TEXT EXCERPT:
▼

# Google Chrome - Playing Videos?



## CC268 (Jun 27, 2011)

I noticed that I cant seem to play videos on the chrome browser but I can just fine on dolphin browser? Any suggestions on how to get chrome to work?

Sent from my ThunderBolt using RootzWiki


----------



## heath2805 (Feb 18, 2012)

CC268 said:


> I noticed that I cant seem to play videos on the chrome browser but I can just fine on dolphin browser? Any suggestions on how to get chrome to work?
> 
> Sent from my ThunderBolt using RootzWiki


On what rom?

Sent from my ThunderBolt using Tapatalk 2


----------



## Hellboy (May 8, 2012)

Don't think chrome supports flash

Sent from my ThunderBolt using Tapatalk 2


----------



## CC268 (Jun 27, 2011)

Hellboy said:


> Don't think chrome supports flash
> 
> Sent from my ThunderBolt using Tapatalk 2


That is what I thought...too bad because its a great browser

Sent from my ThunderBolt using RootzWiki


----------



## watson387 (Sep 2, 2011)

▲

WHAT IS EXPECTED:
Continue the forum thread about playing videos in Chrome from the point where it stops, before the data below.

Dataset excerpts
▼

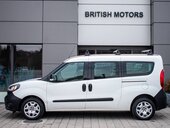 Fiat Doblo Combi Maxi N1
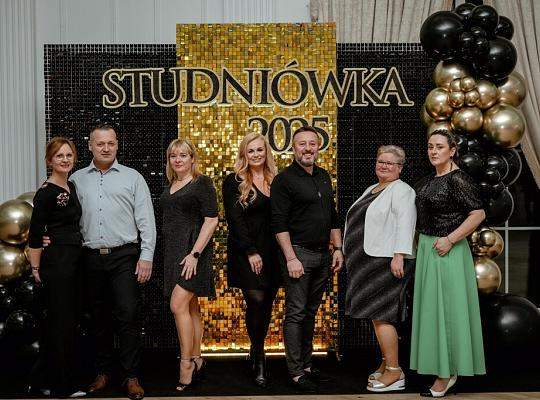 Studniówka w PCE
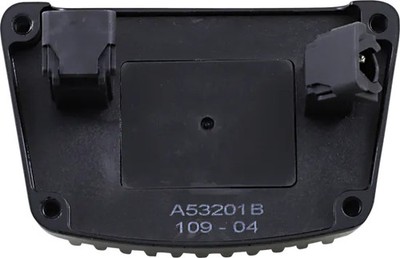 DS Black Solid State Voltage Regulator for Harley Ultra Limited Low 17-19
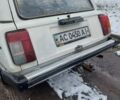 Белый ВАЗ 2104, объемом двигателя 1.5 л и пробегом 200 тыс. км за 400 $, фото 12 на Automoto.ua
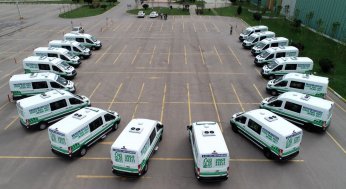 Cenazeler 7/24 ücretsiz naklediliyor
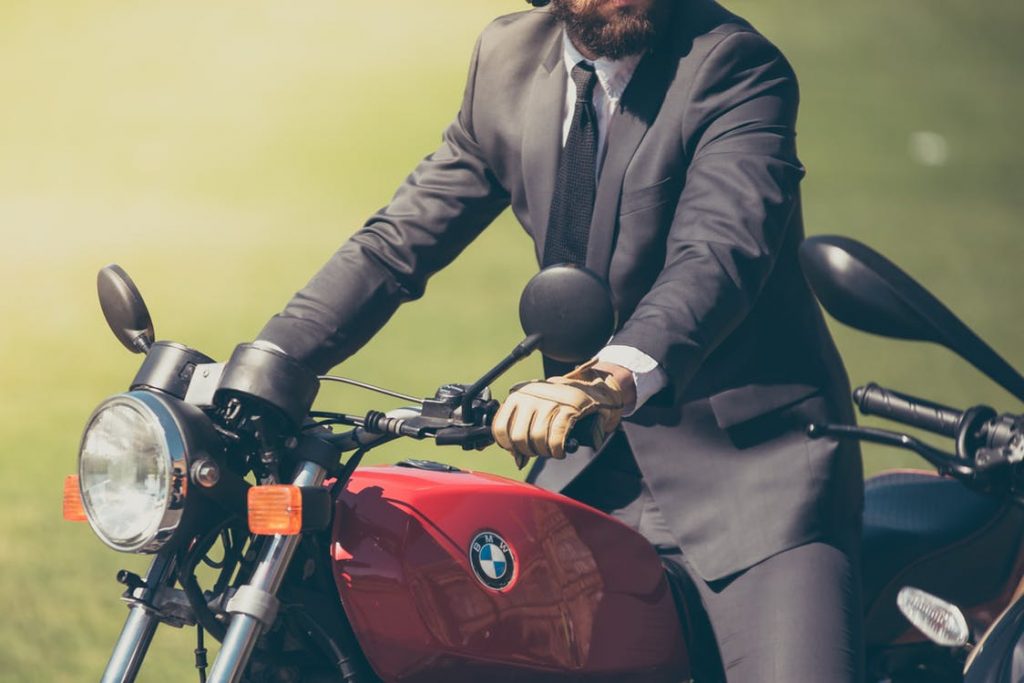 Motorcycle Insurance and Why you Should up your Coverage 1 motorcycle insurance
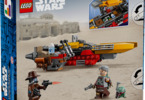 LEGO Star Wars - Cobb Vanth's Speeder
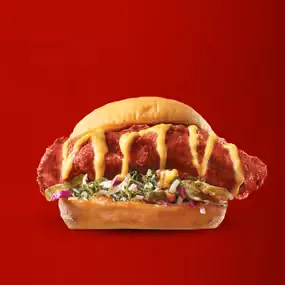 Dave’s Hot Chicken Croydon 13 Single slider product image resized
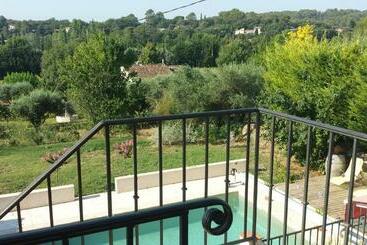 پانسیون Villa Azur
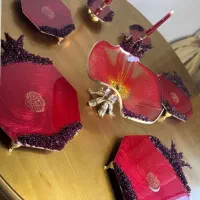 زیبایی های رزینی|صنایع دستی و سایر لوازم تزئینی|بابل, |دیوار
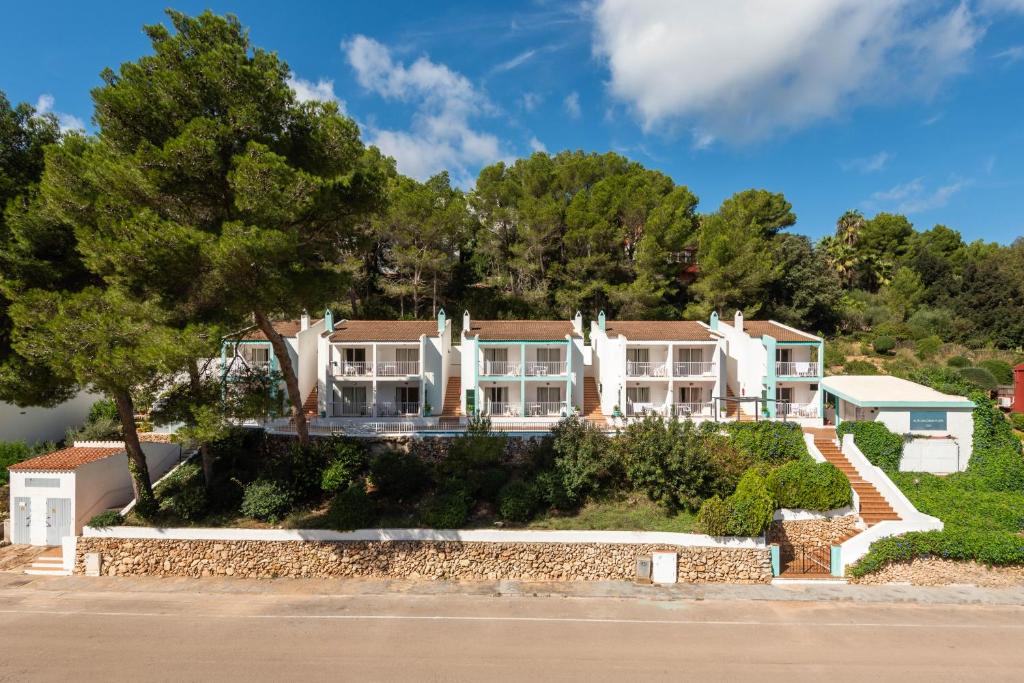 Alta Galdana Playa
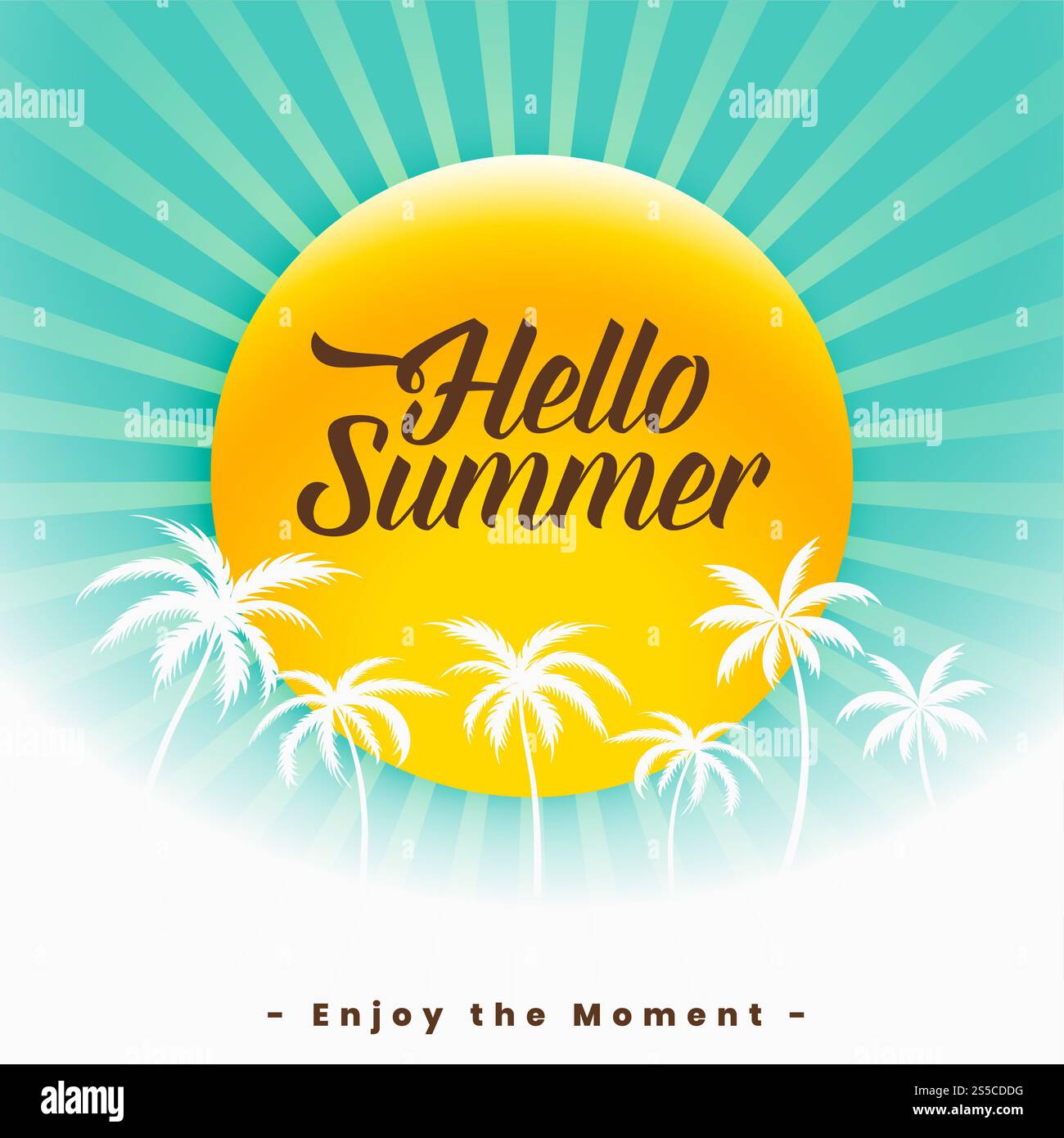 Summer time banner design hi res stock photography and images Alamy Summer time banner design hi res stock photography and images Alamy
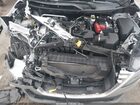 2021 Nissan Rogue Sl Fwd Серебряный vin: 5N1AT3CA2MC764742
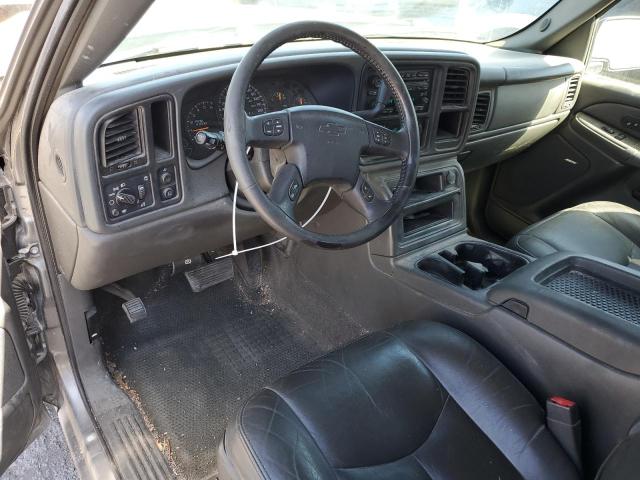 Photo 8 from auction – 2006 CHEVROLET SILVERADO with VIN 1GCEC19TX6Z116410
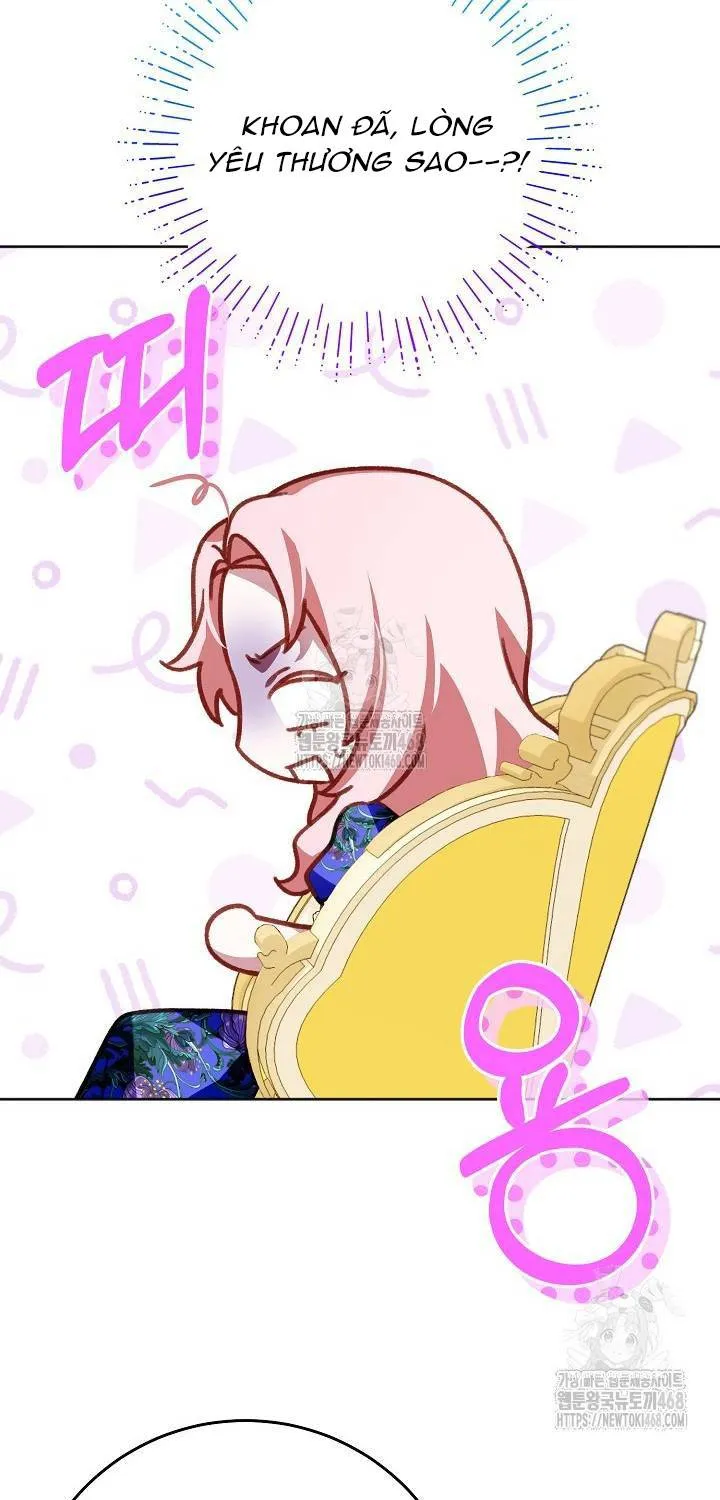 Kết Cục Của Hoàng Hậu Bị Bạo Quân Xử Tử Chap 15 - Next Chap 16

▲

ANSWER TO THE EXERCISE:
Hellboy said:


> Don't think chrome supports flash
> 
> Sent from my ThunderBolt using Tapatalk 2


That sucks. Chrome on the desktop has Flash built-in. They should add it to the mobile version too.

Sent from my ThunderBolt using Tapatalk 2


----------



## Hellboy (May 8, 2012)

Yeah but guess they want to focus HTML 5 and not flash as adobe isn't doing it for android anymore.

Sent from my ADR6400L using Tapatalk 2


----------



## recDNA (Oct 25, 2011)

I find that so odd. There will always be old flash sites around.


----------



## Hellboy (May 8, 2012)

Well lookbat apple with all the flash sites around. Theve still haven't put flash on any of the iPhones or touches. Guess its what their personal preference is.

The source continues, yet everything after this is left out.